【Python】第1章第8回:辞書(dictionary)の基本と実用例
Pythonの辞書(dictionary
)は、キーと値のペアでデータを管理するための強力なデータ型です。本記事では、辞書の基本操作から応用例までを解説します。
0. 記事の概要
この記事を読むメリット
- 辞書の基本操作を習得:キーと値を用いたデータ管理の基礎を学べます。
- 実用的なプログラムを作成:辞書を使った効率的なデータ処理方法を理解できます。
- 柔軟なデータ構造を活用:辞書を使った応用的なデータ操作が可能になります。
この記事で学べること
- 辞書の基本操作(作成、追加、削除、アクセス)
- 辞書の応用例(ネスト、辞書内包表記)
- 辞書を使った実用的なプログラムの作成
1. 辞書の基本操作
1.1 辞書の作成とアクセス
辞書は、波括弧({}
)を使用して作成し、キーを指定して値にアクセスします。
# 辞書の作成とアクセス
person = {"name": "Alice", "age": 25, "city": "Tokyo"}
print(person["name"]) # 出力: Alice
動作解説
- 辞書はキーと値のペアでデータを管理します。
- キーを指定することで、対応する値にアクセスできます(例:
person["name"]
)。
1.2 要素の追加と削除
辞書に要素を追加するには、新しいキーを設定し、削除にはdel
またはpop()
を使用します。
# 要素の追加
person["job"] = "Engineer"
print(person) # 出力: {'name': 'Alice', 'age': 25, 'city': 'Tokyo', 'job': 'Engineer'}
# 要素の削除
del person["age"]
print(person) # 出力: {'name': 'Alice', 'city': 'Tokyo', 'job': 'Engineer'}
removed_job = person.pop("job")
print(removed_job) # 出力: Engineer
動作解説
person["job"] = "Engineer"
: 新しいキー「job」を追加し、その値を設定。del
: 指定したキーを削除します。pop()
: 指定したキーを削除し、その値を返します。
2. 辞書の応用
2.1 ネストされた辞書
辞書の中に辞書を含めることで、階層的なデータを管理できます。
# ネストされた辞書
students = {
"Alice": {"age": 25, "grade": "A"},
"Bob": {"age": 22, "grade": "B"}
}
print(students["Alice"]["grade"]) # 出力: A
動作解説
- ネストされた辞書を使うことで、複雑なデータを一元管理できます。
- 階層を指定して、必要なデータにアクセスします(例:
students["Alice"]["grade"]
)。
2.2 辞書内包表記
辞書内包表記を使えば、簡潔に辞書を生成できます。
# 辞書内包表記
squared_numbers = {x: x**2 for x in range(5)}
print(squared_numbers) # 出力: {0: 0, 1: 1, 2: 4, 3: 9, 4: 16}
動作解説
- 内包表記を使うと、ループ処理を組み込んだ辞書生成が簡単に行えます。
3. 実践例:辞書を使ったプログラム
辞書を使って製品とその価格を管理し、ユーザーからの入力に基づいて価格を表示するプログラムを作成します。
# 製品と価格を管理
products = {"apple": 100, "banana": 80, "cherry": 150}
# 製品名を入力して価格を取得
product_name = input("製品名を入力してください: ")
if product_name in products:
print(f"{product_name}の価格は {products[product_name]} 円です。")
else:
print("指定された製品は存在しません。")
動作解説
- 辞書を使って製品名と価格を管理します。
in
演算子を使用して、指定された製品名が辞書に含まれているか確認します。- 存在する場合は価格を表示し、存在しない場合はエラーメッセージを表示します。
4. 練習問題
以下の課題に挑戦してみましょう。
- 辞書を使用して学生の名前と成績を管理し、平均点を計算するプログラムを作成してください。

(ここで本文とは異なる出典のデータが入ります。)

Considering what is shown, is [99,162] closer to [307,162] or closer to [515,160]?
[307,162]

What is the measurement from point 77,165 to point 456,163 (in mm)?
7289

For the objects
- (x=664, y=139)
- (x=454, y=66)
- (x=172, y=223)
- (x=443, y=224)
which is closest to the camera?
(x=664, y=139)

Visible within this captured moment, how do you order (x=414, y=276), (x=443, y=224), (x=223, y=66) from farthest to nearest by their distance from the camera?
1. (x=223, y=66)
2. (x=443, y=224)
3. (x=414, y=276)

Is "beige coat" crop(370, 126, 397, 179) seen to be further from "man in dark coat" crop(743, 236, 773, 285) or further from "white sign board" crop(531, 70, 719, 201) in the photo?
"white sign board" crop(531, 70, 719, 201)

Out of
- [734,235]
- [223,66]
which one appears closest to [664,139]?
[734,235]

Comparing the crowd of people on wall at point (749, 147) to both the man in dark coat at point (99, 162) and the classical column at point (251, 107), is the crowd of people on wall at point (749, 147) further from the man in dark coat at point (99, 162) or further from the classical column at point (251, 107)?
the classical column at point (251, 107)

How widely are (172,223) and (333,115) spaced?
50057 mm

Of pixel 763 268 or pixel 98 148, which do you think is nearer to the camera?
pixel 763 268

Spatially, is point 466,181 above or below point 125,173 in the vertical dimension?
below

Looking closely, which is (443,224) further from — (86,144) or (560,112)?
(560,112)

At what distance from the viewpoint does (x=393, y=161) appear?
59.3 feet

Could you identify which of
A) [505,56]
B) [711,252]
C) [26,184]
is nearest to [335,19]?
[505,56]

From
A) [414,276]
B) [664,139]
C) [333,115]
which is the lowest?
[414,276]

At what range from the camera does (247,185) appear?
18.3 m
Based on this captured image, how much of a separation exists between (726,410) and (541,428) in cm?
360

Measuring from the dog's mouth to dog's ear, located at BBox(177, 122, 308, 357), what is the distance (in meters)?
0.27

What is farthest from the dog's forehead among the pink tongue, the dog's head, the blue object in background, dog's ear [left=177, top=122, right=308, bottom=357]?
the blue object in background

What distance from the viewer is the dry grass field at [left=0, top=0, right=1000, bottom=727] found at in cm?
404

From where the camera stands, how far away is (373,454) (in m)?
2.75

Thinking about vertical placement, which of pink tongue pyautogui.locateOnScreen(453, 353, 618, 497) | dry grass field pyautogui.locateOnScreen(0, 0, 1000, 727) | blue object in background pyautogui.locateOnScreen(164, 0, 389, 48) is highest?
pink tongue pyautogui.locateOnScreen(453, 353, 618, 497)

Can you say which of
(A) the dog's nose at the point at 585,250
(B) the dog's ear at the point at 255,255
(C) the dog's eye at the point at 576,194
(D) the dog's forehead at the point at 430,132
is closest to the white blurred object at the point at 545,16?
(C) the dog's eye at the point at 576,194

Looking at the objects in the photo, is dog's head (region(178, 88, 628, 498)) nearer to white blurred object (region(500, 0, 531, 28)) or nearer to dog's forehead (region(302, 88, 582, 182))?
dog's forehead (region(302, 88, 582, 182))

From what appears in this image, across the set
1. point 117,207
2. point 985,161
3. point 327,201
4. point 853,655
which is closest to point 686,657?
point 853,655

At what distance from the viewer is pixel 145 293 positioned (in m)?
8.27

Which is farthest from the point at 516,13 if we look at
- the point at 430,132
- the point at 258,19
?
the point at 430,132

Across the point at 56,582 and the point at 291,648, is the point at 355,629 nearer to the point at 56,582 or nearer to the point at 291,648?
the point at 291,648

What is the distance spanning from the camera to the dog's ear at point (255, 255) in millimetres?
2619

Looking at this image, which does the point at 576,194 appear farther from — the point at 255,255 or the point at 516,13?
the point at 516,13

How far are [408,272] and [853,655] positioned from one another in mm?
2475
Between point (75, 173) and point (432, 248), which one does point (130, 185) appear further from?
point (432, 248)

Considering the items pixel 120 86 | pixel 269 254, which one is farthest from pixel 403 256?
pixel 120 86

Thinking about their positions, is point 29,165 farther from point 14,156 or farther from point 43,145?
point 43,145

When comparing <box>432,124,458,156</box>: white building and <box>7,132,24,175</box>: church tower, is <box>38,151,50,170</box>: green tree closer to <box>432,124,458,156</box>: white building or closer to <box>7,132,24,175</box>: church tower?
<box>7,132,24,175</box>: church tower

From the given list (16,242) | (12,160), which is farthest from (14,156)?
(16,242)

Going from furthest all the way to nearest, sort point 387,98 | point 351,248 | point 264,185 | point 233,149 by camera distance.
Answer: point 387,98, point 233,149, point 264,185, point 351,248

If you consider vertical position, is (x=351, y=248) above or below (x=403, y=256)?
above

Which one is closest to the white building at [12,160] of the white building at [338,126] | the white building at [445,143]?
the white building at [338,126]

- 辞書内包表記を使って、1から10までの整数の平方根を計算する辞書を生成してください。
5. 練習問題の解答と解説
問1の解答例
# 学生の成績を管理
grades = {"Alice": 85, "Bob": 92, "Charlie": 88}
average = sum(grades.values()) / len(grades)
print(f"平均点: {average}")
問2の解答例
# 辞書内包表記で平方根を計算
import math
square_roots = {x: math.sqrt(x) for x in range(1, 11)}
print(square_roots)
6. まとめ
Pythonの辞書の基本操作と応用を学びました。辞書を活用することで、複雑なデータを効率的に管理できます。これらのスキルを活用して、さらに実践的なプログラムに挑戦してください。